Teethed Glory And Injury is a record steeped in hurt, in pain and in eventual truth, and with their third full-length album, Altar Of Plagues have taken all that is theirs and wrought a work of bewildering yet almost unbearably resonant agony. It is an incredible, truly special thing to behold.
Moments of heart-dropping wonder – the clever pause between the heady stomp of Burnt Year and Twelve Was Ruin is enough to stop you dead in your tracks – colour an album that is both as far removed from the Irish group’s beginning as anything else they’ve done so far, yet is defiantly and uniquely recognisable in execution.
Altar Of Plagues have long been a deeply experimental band and 2011’s acclaimed Mammal saw them push even further away from the standard black metal blueprints of yore, and Teethed Glory And Injury is far beyond classification. Stunning opening track Mills ushers in the album soaked in a very deliberate atmosphere of discomfort, all stabbing, painful clashes of noise, electronic sweeps and intermittent, unpredictable hits on the drum, which leads into the devastating God Alone, a track that is utterly unrelenting in its suffering and the first song here to utilise gorgeous clean vocals to a wonderfully mesmerising effect.

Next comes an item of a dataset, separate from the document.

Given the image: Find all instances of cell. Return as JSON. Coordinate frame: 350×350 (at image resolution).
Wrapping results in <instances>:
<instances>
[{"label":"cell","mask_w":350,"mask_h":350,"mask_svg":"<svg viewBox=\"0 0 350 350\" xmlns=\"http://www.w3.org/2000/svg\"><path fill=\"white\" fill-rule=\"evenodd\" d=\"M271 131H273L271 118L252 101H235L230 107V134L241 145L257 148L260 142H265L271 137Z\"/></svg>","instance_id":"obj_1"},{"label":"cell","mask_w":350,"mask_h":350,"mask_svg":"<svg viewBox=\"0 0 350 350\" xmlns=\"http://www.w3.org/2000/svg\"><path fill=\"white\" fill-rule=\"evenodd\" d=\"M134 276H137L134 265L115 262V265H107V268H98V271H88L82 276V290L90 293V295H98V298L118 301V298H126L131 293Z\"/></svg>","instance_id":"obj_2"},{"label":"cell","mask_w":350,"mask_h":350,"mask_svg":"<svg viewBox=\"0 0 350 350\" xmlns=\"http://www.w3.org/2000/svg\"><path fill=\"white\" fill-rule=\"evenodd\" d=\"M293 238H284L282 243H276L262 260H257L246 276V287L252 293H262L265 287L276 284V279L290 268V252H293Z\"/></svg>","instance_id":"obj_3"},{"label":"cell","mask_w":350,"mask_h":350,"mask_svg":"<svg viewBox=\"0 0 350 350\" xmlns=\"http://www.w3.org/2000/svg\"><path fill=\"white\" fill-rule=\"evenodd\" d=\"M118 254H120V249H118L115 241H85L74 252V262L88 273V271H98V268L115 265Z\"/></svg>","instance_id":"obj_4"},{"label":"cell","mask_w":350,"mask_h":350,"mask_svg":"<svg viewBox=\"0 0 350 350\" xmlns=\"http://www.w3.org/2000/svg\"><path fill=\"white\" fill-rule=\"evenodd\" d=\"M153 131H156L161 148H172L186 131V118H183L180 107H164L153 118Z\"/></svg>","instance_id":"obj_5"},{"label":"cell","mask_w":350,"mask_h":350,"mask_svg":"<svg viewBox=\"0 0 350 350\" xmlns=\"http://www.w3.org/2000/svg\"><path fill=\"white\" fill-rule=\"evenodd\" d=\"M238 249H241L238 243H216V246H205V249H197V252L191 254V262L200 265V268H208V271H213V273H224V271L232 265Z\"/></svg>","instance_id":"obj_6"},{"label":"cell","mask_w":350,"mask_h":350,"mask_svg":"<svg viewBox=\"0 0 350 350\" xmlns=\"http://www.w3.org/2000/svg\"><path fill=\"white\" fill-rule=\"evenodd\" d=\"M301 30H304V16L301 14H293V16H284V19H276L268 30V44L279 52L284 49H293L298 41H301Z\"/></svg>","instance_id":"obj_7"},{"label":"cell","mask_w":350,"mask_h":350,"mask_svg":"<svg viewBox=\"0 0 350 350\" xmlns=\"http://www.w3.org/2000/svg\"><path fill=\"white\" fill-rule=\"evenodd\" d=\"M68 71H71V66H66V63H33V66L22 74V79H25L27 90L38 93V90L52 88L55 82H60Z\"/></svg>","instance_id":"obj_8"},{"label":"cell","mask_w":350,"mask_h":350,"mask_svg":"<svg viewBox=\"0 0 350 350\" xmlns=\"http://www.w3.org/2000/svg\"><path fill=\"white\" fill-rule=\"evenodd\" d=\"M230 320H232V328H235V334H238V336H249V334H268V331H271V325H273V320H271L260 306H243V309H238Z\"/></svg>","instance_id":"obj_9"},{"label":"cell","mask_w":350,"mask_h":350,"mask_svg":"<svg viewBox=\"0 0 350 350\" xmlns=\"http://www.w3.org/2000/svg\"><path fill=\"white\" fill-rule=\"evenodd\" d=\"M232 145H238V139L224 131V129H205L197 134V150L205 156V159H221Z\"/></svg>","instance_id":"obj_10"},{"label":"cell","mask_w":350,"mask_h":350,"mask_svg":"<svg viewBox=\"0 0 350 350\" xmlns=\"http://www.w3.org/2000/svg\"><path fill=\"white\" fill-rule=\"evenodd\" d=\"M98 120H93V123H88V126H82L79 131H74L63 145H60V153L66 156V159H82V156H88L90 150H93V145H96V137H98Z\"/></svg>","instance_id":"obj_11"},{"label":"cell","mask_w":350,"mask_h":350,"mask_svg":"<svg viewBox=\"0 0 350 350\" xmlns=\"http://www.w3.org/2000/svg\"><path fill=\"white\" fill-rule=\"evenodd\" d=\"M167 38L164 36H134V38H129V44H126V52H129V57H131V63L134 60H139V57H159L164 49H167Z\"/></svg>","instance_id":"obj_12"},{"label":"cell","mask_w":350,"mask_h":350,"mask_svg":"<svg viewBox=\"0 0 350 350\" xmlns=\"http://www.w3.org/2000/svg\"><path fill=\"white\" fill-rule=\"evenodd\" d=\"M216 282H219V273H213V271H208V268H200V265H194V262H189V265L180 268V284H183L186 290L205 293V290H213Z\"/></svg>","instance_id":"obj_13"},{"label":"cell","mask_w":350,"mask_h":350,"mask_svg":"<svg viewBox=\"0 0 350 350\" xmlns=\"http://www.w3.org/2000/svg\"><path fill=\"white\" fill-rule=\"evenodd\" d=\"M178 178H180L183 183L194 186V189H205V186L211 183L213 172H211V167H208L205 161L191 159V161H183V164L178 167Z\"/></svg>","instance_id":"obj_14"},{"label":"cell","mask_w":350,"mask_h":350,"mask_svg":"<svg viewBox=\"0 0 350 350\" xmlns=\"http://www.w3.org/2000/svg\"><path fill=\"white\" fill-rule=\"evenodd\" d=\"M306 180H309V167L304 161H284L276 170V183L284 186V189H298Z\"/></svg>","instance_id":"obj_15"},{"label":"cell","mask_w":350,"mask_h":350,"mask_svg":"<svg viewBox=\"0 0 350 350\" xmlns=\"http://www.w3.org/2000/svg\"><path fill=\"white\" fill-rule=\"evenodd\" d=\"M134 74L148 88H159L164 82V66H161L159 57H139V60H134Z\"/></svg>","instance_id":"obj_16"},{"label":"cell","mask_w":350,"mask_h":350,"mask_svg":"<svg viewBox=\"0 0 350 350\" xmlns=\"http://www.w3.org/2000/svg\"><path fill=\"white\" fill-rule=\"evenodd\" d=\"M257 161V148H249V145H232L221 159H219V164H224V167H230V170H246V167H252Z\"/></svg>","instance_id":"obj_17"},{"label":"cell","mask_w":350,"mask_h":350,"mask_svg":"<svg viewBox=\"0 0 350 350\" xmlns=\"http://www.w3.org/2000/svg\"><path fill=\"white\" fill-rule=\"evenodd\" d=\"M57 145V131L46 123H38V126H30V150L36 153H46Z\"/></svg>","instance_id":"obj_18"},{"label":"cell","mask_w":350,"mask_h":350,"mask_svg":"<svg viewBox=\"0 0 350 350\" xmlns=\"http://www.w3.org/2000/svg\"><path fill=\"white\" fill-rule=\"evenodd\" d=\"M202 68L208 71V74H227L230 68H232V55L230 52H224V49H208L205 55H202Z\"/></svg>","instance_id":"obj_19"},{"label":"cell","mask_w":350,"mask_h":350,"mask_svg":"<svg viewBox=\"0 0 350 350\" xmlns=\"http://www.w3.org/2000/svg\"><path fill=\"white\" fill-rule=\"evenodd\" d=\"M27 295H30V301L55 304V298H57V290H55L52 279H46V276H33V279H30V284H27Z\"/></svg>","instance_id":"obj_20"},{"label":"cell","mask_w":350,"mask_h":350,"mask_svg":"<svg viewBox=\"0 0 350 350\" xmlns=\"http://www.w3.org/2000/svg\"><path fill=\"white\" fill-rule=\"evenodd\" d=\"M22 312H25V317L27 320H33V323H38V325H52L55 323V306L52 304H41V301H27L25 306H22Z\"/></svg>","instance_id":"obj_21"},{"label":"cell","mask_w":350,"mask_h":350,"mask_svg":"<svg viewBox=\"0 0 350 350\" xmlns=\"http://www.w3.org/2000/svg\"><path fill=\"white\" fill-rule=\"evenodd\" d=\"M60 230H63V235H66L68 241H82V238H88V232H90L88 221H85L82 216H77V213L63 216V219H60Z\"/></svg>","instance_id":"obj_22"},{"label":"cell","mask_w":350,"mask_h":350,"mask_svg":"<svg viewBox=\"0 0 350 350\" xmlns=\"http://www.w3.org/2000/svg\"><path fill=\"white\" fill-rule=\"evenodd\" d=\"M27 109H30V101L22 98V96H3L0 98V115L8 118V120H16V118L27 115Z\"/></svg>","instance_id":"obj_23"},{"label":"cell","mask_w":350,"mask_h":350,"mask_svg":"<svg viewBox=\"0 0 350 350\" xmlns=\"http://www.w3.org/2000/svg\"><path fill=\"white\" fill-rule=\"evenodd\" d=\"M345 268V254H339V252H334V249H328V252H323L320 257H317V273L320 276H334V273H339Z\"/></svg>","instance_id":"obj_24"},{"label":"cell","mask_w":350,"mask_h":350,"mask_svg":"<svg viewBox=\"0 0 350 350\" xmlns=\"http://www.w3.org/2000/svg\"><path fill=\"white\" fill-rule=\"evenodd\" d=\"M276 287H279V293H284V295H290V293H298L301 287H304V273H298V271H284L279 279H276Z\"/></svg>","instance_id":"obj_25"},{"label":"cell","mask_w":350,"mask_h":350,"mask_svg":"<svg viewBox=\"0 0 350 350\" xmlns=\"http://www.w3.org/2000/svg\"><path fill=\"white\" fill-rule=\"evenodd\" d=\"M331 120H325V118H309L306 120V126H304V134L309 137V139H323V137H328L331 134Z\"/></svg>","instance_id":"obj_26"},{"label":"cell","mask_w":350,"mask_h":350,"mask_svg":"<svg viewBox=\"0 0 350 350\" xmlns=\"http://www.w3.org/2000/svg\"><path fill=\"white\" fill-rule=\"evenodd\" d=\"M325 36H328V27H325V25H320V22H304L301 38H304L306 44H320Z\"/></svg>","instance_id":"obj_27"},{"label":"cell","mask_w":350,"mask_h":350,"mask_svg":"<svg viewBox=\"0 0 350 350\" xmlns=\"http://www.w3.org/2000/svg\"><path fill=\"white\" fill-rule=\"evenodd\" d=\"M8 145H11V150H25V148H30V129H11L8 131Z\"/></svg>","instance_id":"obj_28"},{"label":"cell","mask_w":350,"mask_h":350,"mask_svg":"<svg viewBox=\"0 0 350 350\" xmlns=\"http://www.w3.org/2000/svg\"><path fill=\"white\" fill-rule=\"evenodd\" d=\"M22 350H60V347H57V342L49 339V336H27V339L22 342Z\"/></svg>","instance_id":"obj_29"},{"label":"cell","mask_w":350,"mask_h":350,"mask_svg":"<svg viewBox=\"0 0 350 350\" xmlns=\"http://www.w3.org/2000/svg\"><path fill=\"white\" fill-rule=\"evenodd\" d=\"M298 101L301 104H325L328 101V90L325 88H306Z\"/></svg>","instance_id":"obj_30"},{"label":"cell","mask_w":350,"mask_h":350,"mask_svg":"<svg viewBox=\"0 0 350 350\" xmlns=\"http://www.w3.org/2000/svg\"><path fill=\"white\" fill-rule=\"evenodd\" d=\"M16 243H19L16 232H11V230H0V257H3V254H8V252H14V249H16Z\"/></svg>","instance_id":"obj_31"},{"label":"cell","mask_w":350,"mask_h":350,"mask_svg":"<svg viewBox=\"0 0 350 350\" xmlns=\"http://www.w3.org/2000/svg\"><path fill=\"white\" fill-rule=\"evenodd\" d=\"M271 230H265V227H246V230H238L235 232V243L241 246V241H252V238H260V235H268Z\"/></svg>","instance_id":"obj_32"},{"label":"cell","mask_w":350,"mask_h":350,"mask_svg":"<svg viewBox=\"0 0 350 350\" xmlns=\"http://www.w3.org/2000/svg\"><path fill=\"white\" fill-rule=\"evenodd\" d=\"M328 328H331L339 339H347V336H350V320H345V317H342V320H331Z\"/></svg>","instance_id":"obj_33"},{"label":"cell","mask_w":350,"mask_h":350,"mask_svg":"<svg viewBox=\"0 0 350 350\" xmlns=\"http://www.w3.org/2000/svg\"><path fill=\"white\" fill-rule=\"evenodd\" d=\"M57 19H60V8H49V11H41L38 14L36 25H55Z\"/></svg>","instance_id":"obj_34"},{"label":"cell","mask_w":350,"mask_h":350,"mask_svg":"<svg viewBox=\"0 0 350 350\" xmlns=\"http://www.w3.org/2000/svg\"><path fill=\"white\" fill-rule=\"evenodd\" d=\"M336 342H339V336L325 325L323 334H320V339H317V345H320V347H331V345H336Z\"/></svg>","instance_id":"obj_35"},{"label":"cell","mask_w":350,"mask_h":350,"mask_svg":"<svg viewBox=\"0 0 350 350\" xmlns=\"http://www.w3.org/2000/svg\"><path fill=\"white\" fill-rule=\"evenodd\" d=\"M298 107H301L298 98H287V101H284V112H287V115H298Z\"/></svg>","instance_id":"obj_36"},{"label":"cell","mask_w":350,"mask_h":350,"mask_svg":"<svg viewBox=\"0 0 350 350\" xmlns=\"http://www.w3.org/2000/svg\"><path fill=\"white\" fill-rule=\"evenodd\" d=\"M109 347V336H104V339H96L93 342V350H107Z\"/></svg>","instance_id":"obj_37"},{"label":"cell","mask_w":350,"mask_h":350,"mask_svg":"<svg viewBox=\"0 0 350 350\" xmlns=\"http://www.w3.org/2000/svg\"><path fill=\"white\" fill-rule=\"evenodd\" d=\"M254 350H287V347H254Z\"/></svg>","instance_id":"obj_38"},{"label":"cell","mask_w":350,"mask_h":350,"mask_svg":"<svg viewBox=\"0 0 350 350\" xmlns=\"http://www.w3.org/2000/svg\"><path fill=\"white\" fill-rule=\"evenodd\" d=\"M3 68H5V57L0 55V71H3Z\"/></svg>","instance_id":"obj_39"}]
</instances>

Bittersweet passages of choral-laden vocal permeate the aforementioned Twelve Was Ruin before giving way to industrial tones and noise-led landscapes of pure, unadulterated desolation. A Remedy And A Fever flows in currents of martial drum-lines and an overarching feeling of great, innate sadness before swells of clean vocal build beautifully behind desperately harsh intonations of anguish, giving Teethed Glory And Injury a brutal honesty in this often difficult journey we call life.
Reflection Pulse Remains closes the album in a manner to live long in the memory, as tormented guitar inflections and delirious, pained howls of ‘I am not here’ guide the waves of catharsis to the ultimate end. Altar Of Plagues are changed. And so are we.